La Magistrature voyagea sur des montures Licornes que Kohei avait pu leur obtenir. Ils voyagèrent léger, et changèrent en route deux fois de chevaux, les poussant à bout. Hiruya sentait monter en lui une sourde colère. Il ne dormirait plus avant d'avoir tout compris... Partis en milieu de journée, nos héros arrivèrent le lendemain soir en vue du Village de l'Or Bleu. Là, on vint à leur rencontre : c'était Shiba Tadamischi lui-même.
- Je suis descendu à votre rencontre, samuraï, expliqua-t-il, certains que vous répondriez sans tarder à mon appel. Le crime s'est produit aux abords de cette petite Cité.
- Conduisez-nous, ordonna Hiruya.
Les Magistrats traversèrent la forêt et virent la petite masure.
- Nous n'avons touché à rien, mais il faudra bientôt les enlever, dit le Magistrat.
Tout le monde s'était plaqué un mouchoir sur le nez. Les cadavres des ninjas étaient toujours là. Et aussi le cadavre d'Emmon. Nos héros le reconnurent sans hésitation. Sa beauté ténébreuse n'était pas encore trop flétrie par la mort. Il avait juste un peu bleui.
Ayame frissonna en l'observant. Elle avait l'impression que le Scorpion lui signifiait qu'elle serait la prochaine...
- Nous savons également, dit Shiba Tadamischi, qu'une de vos connaissances a séjourné dans l'auberge. Ce rônin appelé Riobe.
- Comment ?
- Comme je vous le dis, honorable Magistrat. Il est venu me voir à mon palais ,puis il est descendu ici, dans la Cité de l'Or Bleu.
- Que voulait-il ?
- Il voulait retrouver cet homme, Shosuro Emmon.
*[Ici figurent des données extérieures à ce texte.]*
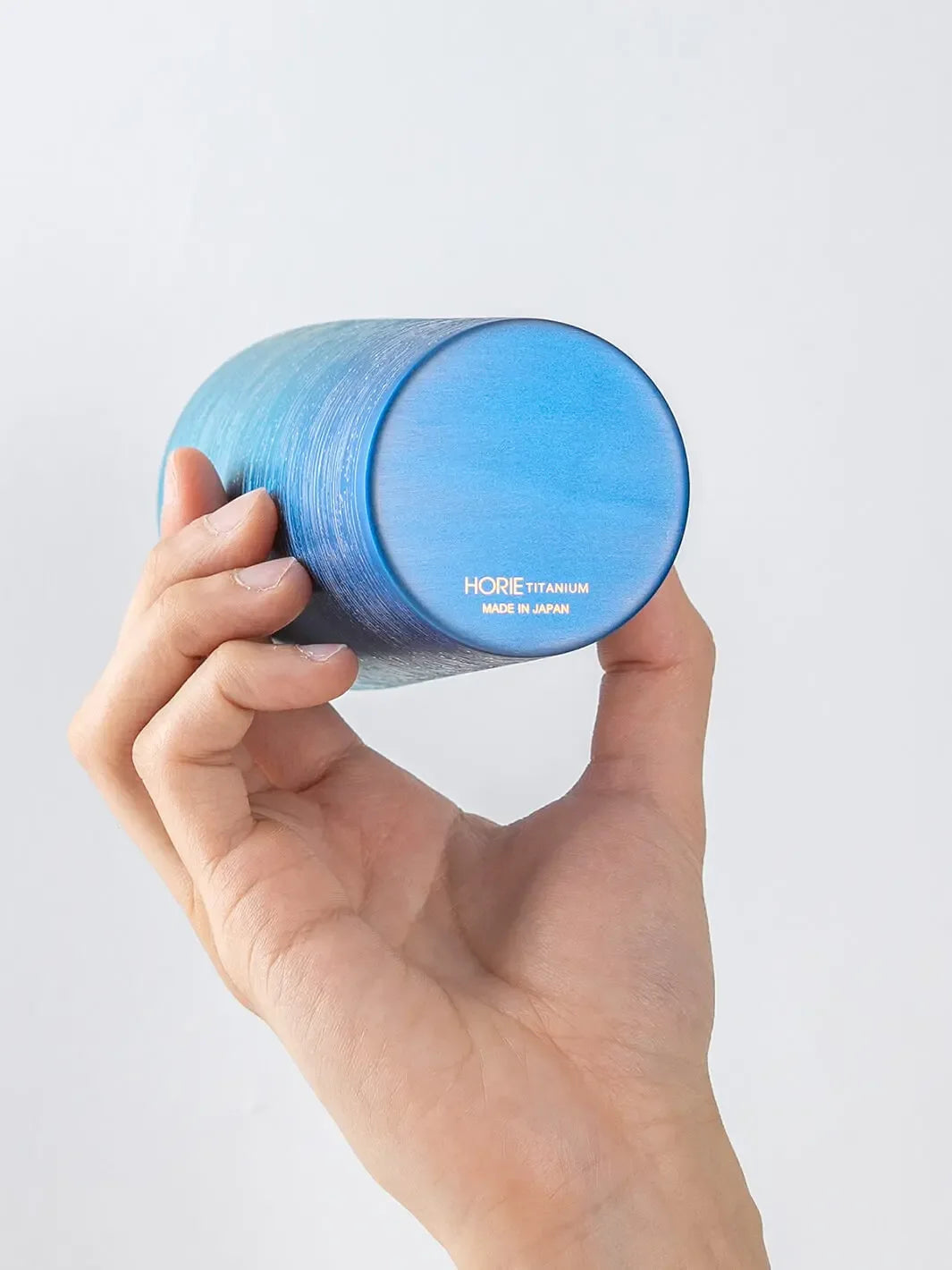 Bottom of HORIE Ryo Ocean Blue tumbler (350ml) held in hand, showing engraved base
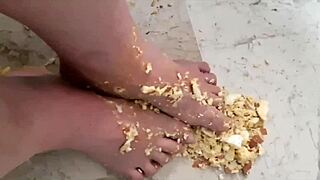 coolmarina tired from street, massaging feet with hard eggs on floor
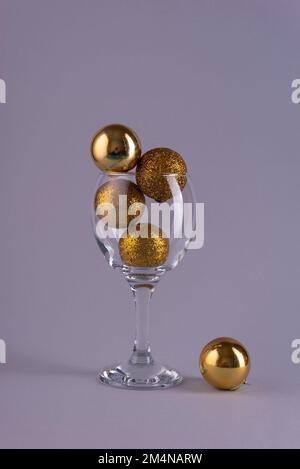 palline d'oro di natale in un bicchiere di vino su sfondo grigio Foto Stock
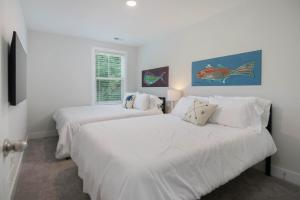 two beds in a bedroom with white walls at Lowcountry Lux 5 min to Beach 7 min to Dtwn in Charleston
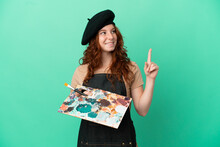 Teenager Redhead Artist Holding A Palette Isolated On Green Background Pointing Up A Great Idea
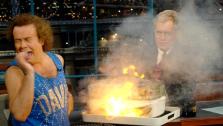In this photo released by CBS, author and fitness personality Richard Simmons, left, reacts to an explosion under the vegetable steamer as host David Letterman watches on the Late Show with David Letterman Wednesday, Nov. 29, 2006 in New York. - Provided courtesy of AP Photo/CBS, J.P. Filo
- Au fond, dit soudain Ikky, nous n'avons jamais su comment Riobe l'a connu.
- Si les honorables Magistrats m'autorisent à parler, dit le yoriki en chef de la Cité de l'Or Bleu, je pense savoir.
- Parle, dit Hiruya, impatient.
- C'était il y a deux hivers, expliqua-t-il. Le rônin Riobe était venu ici, en compagnie du passeur Gempachi, chez qui il résidait, avec un autre rônin, un grand costaud taillé comme un Crabe, et qui s'appelait Sotan. C'est ce jour qu'un envoyé de l'Empereur en personne vint annoncer le rétablissement du clan du Scorpion. J'étais là, avec mes hommes : nous avions réuni toute la population, comme le demandait l'émissaire. Et ce samuraï, Shosuro Emmon était là. Devant Riobe, furieux, il s'est vanté, a trouvé que c'était bien... quelque chose comme cela...
- Par Shiba, c'est évident, dit Ikky. Riobe, fier comme il l'est, ne l'a pas supporté !
On garda le silence quelques instants. Ce qui s'était passé n'était que trop clair. On imagnait le drame qui s'était produit ici, deux ans plus tôt, et quelques jours plus tôt.
- Il est urgent de prévenir Kitabakate-senseï, dit Ayame. Emmon était son élève, après tout.
- C'est juste. Elle et d'autres personnes. Donc nous allons rentrer sans tarder.
- Je m'excuse, dit le Magistrat, de ne pas avoir, dans ma lettre...
- Ce n'est rien, vous avez bien fait.
Les Magistrats se firent conduire dans la meilleure auberge de la région et, à la première heure, remontèrent en selle. Ils ignoraient que, pendant ce temps, deux drames venaient de se jouer.